» Teks yang Ditampilkan:
Imam
Ahmad rahimahullah juga memiliki dua pendapat dalam hal ini. Pendapat pertama:
orang kaya yang pandai bersyukur lebih utama. Pendapat kedua: orang miskin yang
selalu bersabar lebih utama.
Di
antara para ulama yang menyatakan bahwa orang miskin yang sabar lebih utama
beralasan: orang miskin lebih cepat dihisab di akhirat nanti daripada orang
kaya. Sedangkan ulama yang menyatakan bahwa orang kaya yang pandai bersyukur
lebih utama beralasan: Nabi shallallahu ‘alaihi wa sallam sendiri selalu
meminta pada Allah agar diberi sifat ghina (kaya, merasa cukup dari apa
yang ada di hadapan manusia).

» Tugas:
Lanjutkan teks di atas tentang keutamaan orang kaya yang bersyukur dan orang miskin yang sabar, dimulai tepat sesudah kalimat terakhirnya.

» Data yang Diberikan:
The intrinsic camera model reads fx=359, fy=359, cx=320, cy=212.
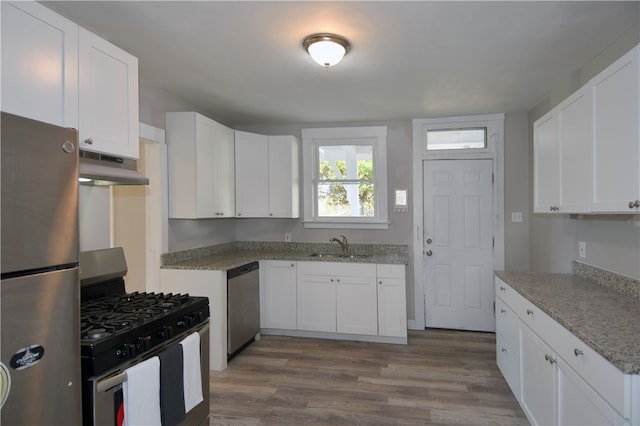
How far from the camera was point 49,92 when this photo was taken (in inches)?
62.2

» Hasil Keluaran:
Pendapat yang Lebih Tepat
Syaikhul
Islam Ibnu Taimiyah pernah ditanyakan mengenai keutamaan suatu hal dari yang
lainnya, di antaranya beliau ditanyakan mengenai manakah yang lebih utama
antara orang kaya yang pandai bersyukur atau orang miskin yang selalu bersabar.
Lalu beliau jawab dengan jawaban yang sangat memuaskan, “Yang paling afdhol
(utama) di antara keduanya adalah yang paling bertaqwa kepada Allah Ta’ala.
Jika orang kaya dan orang miskin tadi sama dalam taqwa, maka berarti mereka
sama derajatnya.” (Badai’ul Fawaidh, 3/683). Itu pula yang dikatakan oleh
Syaikhul Islam Ibnu Taimiyah dalam kitab beliau Al Furqon hal. 67.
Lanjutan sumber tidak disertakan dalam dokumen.